POLITIQUE & INSTITUTIONS

Loi sur les sociétés commerciales

De nouveaux espaces de liberté



Pour André Prüm et Isabelle Corbisier, la modernisation de la loi joue un rôle fondamental pour l'attractivité de la Place du Luxembourg. (Photo: Université du Luxembourg)

Pour André Prüm et Isabelle Corbisier, la modernisation de la loi joue un rôle fondamental pour l'attractivité de la Place du Luxembourg. (Photo: Université du Luxembourg)

L’entrée en vigueur, le 23 août 2016, de la loi portant modernisation de la loi du 10 août 1915 concernant les sociétés commerciales constitue une avancée importante pour l’attractivité de la Place du Luxembourg comme havre d’accueil de structures sociétaires.

À l’heure actuelle, plus de 125.000 sociétés sont inscrites au registre du commerce et des sociétés, ce qui fait du Luxembourg certainement l’un des pays européens avec la plus grande densité de sociétés par rapport à sa taille.

Le choix du Grand-Duché dépend de multiples facteurs qui varient en fonction du type d’activité de la société. Le savoir-faire éprouvé de la place financière depuis plus de 30 ans dans le domaine des fonds d’investissement explique ainsi le nombre important de sicav, sicar, FIS ou encore d’organismes de titrisation qui empruntent la forme d’une société luxembourgeoise. Leur traitement fiscal motive le plus souvent l’installation de holdings ou filiales intragroupe. Si la loi de 1915 concernant les sociétés commerciales ne constitue pas toujours l’élément décisif d’une implantation au Luxembourg, il est tout aussi certain qu’elle constituerait un obstacle dirimant au choix du Grand-Duché si elle ne répondait pas aux attentes des managers et investisseurs étrangers.

En modernisant la loi de 1915, le législateur luxembourgeois a cherché à séduire tout autant ceux qui sont aux commandes lorsqu’il s’agit de choisir une juridiction, à savoir généralement le management, que les apporteurs de capitaux à la quête d’un maximum de flexibilité pour structurer leur investissement. Empreinte d’un grand pragmatisme, l’approche n’est pas sans rappeler celle d’un Delaware, bien que dans le cas de celui-ci, il s’agit avant tout d’attirer des sociétés cotées en bourse alors qu’au Luxembourg celles-ci demeurent l’exception.
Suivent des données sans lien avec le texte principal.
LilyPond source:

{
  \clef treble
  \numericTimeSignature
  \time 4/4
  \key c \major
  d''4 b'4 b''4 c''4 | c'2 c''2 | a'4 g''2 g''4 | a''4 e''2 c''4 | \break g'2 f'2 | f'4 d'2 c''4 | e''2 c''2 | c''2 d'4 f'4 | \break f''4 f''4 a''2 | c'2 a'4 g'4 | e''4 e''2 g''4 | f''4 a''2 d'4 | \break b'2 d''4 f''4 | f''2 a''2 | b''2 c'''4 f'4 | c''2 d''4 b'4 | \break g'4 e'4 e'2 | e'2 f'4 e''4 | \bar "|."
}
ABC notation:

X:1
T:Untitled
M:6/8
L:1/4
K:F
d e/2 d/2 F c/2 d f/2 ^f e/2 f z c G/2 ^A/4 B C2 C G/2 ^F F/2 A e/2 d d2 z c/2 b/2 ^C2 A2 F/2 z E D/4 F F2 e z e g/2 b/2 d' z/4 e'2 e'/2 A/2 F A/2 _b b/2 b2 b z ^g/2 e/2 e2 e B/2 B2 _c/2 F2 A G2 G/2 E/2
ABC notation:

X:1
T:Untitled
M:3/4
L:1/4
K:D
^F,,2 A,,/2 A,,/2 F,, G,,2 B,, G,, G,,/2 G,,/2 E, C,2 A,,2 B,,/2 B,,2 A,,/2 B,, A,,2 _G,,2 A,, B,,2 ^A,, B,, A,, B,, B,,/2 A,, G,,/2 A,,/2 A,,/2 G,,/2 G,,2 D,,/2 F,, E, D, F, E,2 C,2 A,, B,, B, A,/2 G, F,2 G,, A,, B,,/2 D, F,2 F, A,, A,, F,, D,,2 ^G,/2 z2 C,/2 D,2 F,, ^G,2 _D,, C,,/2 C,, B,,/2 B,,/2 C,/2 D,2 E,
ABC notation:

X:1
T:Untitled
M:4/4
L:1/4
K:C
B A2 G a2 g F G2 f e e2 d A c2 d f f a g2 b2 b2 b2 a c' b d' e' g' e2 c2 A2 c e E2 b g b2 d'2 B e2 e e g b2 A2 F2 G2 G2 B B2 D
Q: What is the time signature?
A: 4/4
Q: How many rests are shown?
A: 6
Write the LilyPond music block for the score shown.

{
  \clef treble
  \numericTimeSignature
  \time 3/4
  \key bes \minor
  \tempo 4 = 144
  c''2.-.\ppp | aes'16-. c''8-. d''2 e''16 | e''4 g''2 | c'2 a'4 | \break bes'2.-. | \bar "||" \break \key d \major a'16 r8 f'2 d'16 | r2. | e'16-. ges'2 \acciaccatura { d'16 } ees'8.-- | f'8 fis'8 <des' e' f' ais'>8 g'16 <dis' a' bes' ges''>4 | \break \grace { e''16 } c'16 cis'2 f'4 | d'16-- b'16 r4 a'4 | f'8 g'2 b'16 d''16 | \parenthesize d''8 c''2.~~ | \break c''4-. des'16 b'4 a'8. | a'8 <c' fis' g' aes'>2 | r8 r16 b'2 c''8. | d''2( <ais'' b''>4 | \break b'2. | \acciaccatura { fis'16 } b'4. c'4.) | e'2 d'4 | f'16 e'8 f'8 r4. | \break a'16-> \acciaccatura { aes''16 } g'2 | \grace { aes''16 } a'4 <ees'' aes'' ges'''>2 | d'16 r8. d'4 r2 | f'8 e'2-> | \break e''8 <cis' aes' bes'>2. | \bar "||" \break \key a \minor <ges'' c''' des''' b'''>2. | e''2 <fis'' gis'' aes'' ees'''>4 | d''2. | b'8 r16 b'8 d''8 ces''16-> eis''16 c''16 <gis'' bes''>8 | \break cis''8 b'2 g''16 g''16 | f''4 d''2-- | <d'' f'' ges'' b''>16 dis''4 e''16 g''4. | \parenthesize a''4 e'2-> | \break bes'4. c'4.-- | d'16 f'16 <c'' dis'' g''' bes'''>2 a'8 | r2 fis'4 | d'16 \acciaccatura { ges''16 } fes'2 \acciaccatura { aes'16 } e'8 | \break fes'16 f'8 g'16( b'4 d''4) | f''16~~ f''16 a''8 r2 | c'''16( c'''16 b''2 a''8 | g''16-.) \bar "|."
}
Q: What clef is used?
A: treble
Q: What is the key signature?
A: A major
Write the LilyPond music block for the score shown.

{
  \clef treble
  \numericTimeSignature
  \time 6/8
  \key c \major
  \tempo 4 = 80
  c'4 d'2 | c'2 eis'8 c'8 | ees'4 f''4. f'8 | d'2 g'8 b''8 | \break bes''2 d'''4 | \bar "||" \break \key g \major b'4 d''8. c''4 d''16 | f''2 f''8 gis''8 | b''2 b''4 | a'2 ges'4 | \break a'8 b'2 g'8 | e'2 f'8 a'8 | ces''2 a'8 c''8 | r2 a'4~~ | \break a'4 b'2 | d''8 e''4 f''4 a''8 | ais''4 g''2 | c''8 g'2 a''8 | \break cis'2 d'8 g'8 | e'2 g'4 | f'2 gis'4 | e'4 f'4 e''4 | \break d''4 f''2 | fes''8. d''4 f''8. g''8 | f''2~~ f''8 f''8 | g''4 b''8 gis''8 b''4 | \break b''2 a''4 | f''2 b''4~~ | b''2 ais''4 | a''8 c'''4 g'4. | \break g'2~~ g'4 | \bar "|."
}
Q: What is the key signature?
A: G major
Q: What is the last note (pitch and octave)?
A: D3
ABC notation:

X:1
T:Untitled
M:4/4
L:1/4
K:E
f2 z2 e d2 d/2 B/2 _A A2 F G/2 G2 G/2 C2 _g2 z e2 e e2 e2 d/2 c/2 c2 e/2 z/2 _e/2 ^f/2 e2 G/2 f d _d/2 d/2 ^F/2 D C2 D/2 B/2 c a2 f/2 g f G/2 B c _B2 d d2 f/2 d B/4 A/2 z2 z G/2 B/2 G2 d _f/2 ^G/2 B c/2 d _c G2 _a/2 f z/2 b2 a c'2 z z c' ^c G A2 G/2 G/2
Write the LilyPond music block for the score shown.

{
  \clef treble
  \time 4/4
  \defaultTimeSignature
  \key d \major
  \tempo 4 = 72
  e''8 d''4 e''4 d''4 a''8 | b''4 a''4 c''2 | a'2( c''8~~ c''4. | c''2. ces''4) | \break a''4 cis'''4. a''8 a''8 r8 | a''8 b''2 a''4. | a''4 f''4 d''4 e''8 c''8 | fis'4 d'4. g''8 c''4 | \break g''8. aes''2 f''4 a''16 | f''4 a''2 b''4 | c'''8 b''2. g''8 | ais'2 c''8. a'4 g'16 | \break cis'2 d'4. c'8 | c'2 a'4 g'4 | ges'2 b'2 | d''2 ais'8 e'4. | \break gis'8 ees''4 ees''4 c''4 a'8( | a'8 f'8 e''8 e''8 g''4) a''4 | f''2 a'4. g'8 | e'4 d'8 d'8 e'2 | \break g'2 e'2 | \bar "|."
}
La loi de modernisation s’efforce, dans cette perspective, d’abord de consolider certaines pratiques en leur assurant une plus grande sécurité juridique et de créer de nouveaux espaces de liberté. Elle consacre ainsi notamment la validité des conventions de vote entre associés et des conventions de portage ainsi que l’efficacité des clauses statutaires restrictives de négociabilité des actions, d’inaliénabilité ou de préemption de parts sociales, tout en organisant une voie de sortie originale aux associés d’une sàrl.

La nouvelle société par actions simplifiée, inspirée du modèle français, offre des possibilités inégalées pour les sociétés disposant de la personnalité juridique pour organiser leur direction comme bon leur semble et pour déterminer le rôle et le mode d’intervention des associés.

Le droit reconnu à toute société d’émettre des obligations et aux sàrl de les proposer au public, comme peuvent le faire les SA, ou la possibilité l’une et l’autre d’émettre des parts ou actions de valeur inégale même assorties de droits de vote non proportionnels à leur participation au capital illustrent à leur tour, parmi de nombreuses autres occurrences, la volonté du législateur de reconnaître une large place à la liberté des sociétés comme de leurs associés.

Le management, dont le législateur a cherché également à s’attirer les faveurs, appréciera les nouvelles options mises à disposition pour l’organisation de la direction des sociétés à travers notamment la reconnaissance des comités de direction et l’instauration d’un directeur général dans les SA ou la reconnaissance des collèges de gérance et des délégations de la gestion journalière dans les sàrl. Il notera aussi un certain renforcement de ses pouvoirs, par exemple lorsqu’il s’agit de sanctionner par une suspension de leur droit de vote des associés ou actionnaires qui ne remplissent pas leurs obligations sociétaires ou contractuelles.

Vouloir satisfaire en même temps les intérêts des associés et du management constitue un objectif dont l’allure peut apparaître parfois contradictoire. À travers la loi du 10 août 2016, le législateur luxembourgeois s’y est essayé de façon globalement habile.